NVIDIA Blackwell Ultra Revolutionizes AI Inference, Cutting Costs and Boosting Performance
The landscape of artificial intelligence is undergoing a rapid transformation, driven by the need for faster, more efficient, and cost-effective inference. NVIDIA is at the forefront of this revolution, with its Blackwell platform already gaining widespread adoption among leading providers like Baseten, DeepInfra, Fireworks AI, and Together AI to reduce the cost per token by up to 10x. Now, the next-generation NVIDIA Blackwell Ultra is poised to accelerate this momentum, particularly for the burgeoning field of agentic AI.
The demand for AI agents and coding assistants is exploding, with software-programming-related AI queries surging from 11% to approximately 50% in the past year, according to OpenRouter’s State of Inference report. These applications demand exceptionally low latency for real-time responsiveness and the ability to process vast amounts of contextual information – essential for reasoning across complex codebases. But can current infrastructure truly meet these escalating demands?
Blackwell Ultra: A Leap in Performance and Efficiency
Recent performance data from SemiAnalysis InferenceX demonstrates the significant advancements achieved through the combination of NVIDIA’s software optimizations and the Blackwell Ultra platform. The NVIDIA GB300 NVL72 systems now deliver up to 50 times higher throughput per megawatt, translating to a remarkable 35 times reduction in cost per token compared to the previous generation, NVIDIA Hopper platform.
NVIDIA’s success stems from a holistic approach to innovation, encompassing advancements in chip design, system architecture, and software. This “extreme codesign” philosophy accelerates performance across a wide range of AI workloads, from agentic coding to interactive coding assistants, while simultaneously driving down operational costs.
GB300 NVL72: Unprecedented Low-Latency Performance
Analysis from Signal65 reveals that the NVIDIA GB200 NVL72, leveraging this extreme codesign, delivers over 10 times more tokens per watt, resulting in a tenfold reduction in cost per token compared to Hopper. These gains are not static; they continue to expand as the software stack matures.
Continuous optimizations from teams focused on NVIDIA TensorRT-LLM, NVIDIA Dynamo, Mooncake, and SGLang are significantly boosting Blackwell NVL72 throughput for mixture-of-experts (MoE) inference across all latency targets. Notably, improvements to the NVIDIA TensorRT-LLM library have yielded up to a 5x performance increase on GB200 for low-latency workloads in just the past four months.
- Higher-performance GPU kernels are meticulously optimized for efficiency and low latency, maximizing the computational power of Blackwell.
- NVIDIA NVLink Symmetric Memory facilitates direct GPU-to-GPU memory access, enabling more efficient communication and data transfer.
- Programmatic dependent launch minimizes idle time by proactively launching the setup phase of the next kernel while the previous one is still completing.

[Collected data entries]
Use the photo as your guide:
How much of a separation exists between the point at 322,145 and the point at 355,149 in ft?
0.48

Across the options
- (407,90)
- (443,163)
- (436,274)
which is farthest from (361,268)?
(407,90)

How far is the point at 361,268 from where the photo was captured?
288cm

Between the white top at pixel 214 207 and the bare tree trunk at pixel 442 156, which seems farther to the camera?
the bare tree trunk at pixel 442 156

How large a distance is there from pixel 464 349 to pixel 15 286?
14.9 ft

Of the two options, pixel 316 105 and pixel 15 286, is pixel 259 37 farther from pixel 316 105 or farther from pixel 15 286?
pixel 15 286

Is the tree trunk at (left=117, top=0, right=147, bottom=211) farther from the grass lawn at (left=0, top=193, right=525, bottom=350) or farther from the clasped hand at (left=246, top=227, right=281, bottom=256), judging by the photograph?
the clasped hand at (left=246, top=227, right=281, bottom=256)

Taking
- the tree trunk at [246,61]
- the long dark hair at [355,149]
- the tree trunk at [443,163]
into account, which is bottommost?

— REQUIRED TASKS —
**1)** List the inference providers that the article on NVIDIA Blackwell Ultra names as adopters of the Blackwell platform.
**2)** Condense the paragraph of the Blackwell Ultra article that begins "Continuous optimizations from teams" into two short sentences, keeping its main facts.
**3)** Proceed with the article on NVIDIA Blackwell Ultra, starting after its final sentence.
The collected data have no role in this work.

— YOUR WRITTEN ANSWERS —
**1)** Baseten, DeepInfra, Fireworks AI, Together AI

**2)** Teams working on NVIDIA TensorRT-LLM, NVIDIA Dynamo, Mooncake, and SGLang keep raising Blackwell NVL72 throughput for mixture-of-experts inference at every latency target. TensorRT-LLM improvements alone have brought up to a 5x performance gain on GB200 for low-latency workloads over the past four months.

**3)**
Building upon these software advancements, the GB300 NVL72 – powered by the Blackwell Ultra GPU – pushes the boundaries of throughput-per-megawatt, achieving a 50x improvement over the Hopper platform. This translates into substantial economic benefits, with NVIDIA GB300 offering lower costs across the entire latency spectrum, with the most significant reductions occurring at low latency – the sweet spot for agentic applications, achieving up to 35x lower cost per million tokens compared to Hopper.
Long-Context Workloads: A New Level of Efficiency
While both GB200 NVL72 and GB300 NVL72 excel at delivering ultralow latency, the advantages of GB300 NVL72 become particularly pronounced in long-context scenarios. For workloads involving 128,000-token inputs and 8,000-token outputs – common in AI coding assistants reasoning across extensive codebases – GB300 NVL72 delivers up to 1.5x lower cost per token compared to GB200 NVL72.
As agents process more code, their understanding improves, but computational demands increase exponentially. Blackwell Ultra, with its 1.5x higher NVFP4 compute performance and 2x faster attention processing, empowers agents to efficiently analyze entire codebases.
Infrastructure Adoption and Future Outlook
Leading cloud providers and AI innovators are already deploying NVIDIA GB200 NVL72 at scale and are rapidly adopting GB300 NVL72 for production workloads. Microsoft, CoreWeave, and OCI are integrating GB300 NVL72 into their infrastructure to support low-latency and long-context applications like agentic coding and coding assistants. By reducing token costs, GB300 NVL72 unlocks a new generation of applications capable of reasoning across massive codebases in real-time.
“As inference moves to the center of AI production, long-context performance and token efficiency become critical,” says Chen Goldberg, senior vice president of engineering at CoreWeave. “Grace Blackwell NVL72 addresses that challenge directly, and CoreWeave’s AI cloud, including CKS and SUNK, is designed to translate GB300 systems’ gains, building on the success of GB200, into predictable performance and cost efficiency. The result is better token economics and more usable inference for customers running workloads at scale.”
Looking ahead, the NVIDIA Rubin platform – integrating six new chips into a unified AI supercomputer – promises another substantial leap in performance. For MoE inference, Rubin is projected to deliver up to 10x higher throughput per megawatt compared to Blackwell, further reducing the cost per million tokens to one-tenth. Moreover, Rubin will enable the training of large MoE models using just one-fourth the number of GPUs required by Blackwell.
What impact will these advancements have on the future of AI-powered software development? And how will these cost reductions democratize access to advanced AI capabilities?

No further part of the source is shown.